Лучше послушайте, как он мне самому на это ответил:
— Понимаешь, сынок. Везение. Наш штрафной батальон должен был пойти на прорыв ясско-кишиневской группировки в Бессарабии, и перед атакой нас загнали в воду на реке Прут, чтобы по сигналу форсировать ее. Но наступление отложили, и мы сидели в воде и неделями ждали сигнала. Было жарко и все штрафники схватили дизентерию, что означает — кровавый понос. Так как была опасность заразить всю армию, нас увезли в госпиталь. И из нас еще долго хлестала кровь, правда, не из ран, а из известного места. Чтобы смыть позор, нужна была кровь. Нашу кровь они получили. Значит, позор смыт. Как говорится, каков позор, такова и кровь.

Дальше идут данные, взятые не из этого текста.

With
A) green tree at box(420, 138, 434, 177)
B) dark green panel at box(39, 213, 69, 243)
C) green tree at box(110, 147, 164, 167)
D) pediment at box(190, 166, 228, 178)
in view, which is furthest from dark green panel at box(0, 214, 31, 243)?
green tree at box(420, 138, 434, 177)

И он при этом долго смеялся. И я смеялся. И мама. И моя сестра. На Инвалидной улице вообще любят смеяться. Даже там, где другие плачут, у нас смеются. У нас все не так, как у людей.
И чтобы покончить с этой историей, я хочу привести слова одного очень умного человека, которого на нашей улице все считали сумасшедшим. Когда-то он хотел стать кантором, но провалился на экзамене, после чего перестал верить в Бога и назло всему миру громко пел на улицах. Дети над ним смеялись, взрослые качали головами и выносили ему поесть. То кусок хлеба с гусиным жиром, то куриную ножку. Он пел итальянские песни на еврейском языке, и тексты были собственного сочинения. Милостыню он брал с большим достоинством, а свою публику, не скрывая, презирал. Единственный человек на всей улице, он носил шляпу и галстук и в любом месте, где он пел, на улице или во дворе, перед концертом доставал из кармана молоток и гвоздь, вбивал гвоздь в забор или стенку и вешал на него свою шляпу. Потом пел.
Так вот этот человек однажды сказал слова, и я их запомнил на всю жизнь.
— Все считают, что евреи умный народ, — сказал он. — Это сущее вранье. У нас самые примитивные мозги.
Потому что будь у нас хоть капля воображения, мы бы уже давно все сошли с ума.
А сейчас хотите знать мое мнение? Меня сумасшедшим никто не считает. Но я с ним абсолютно согласен.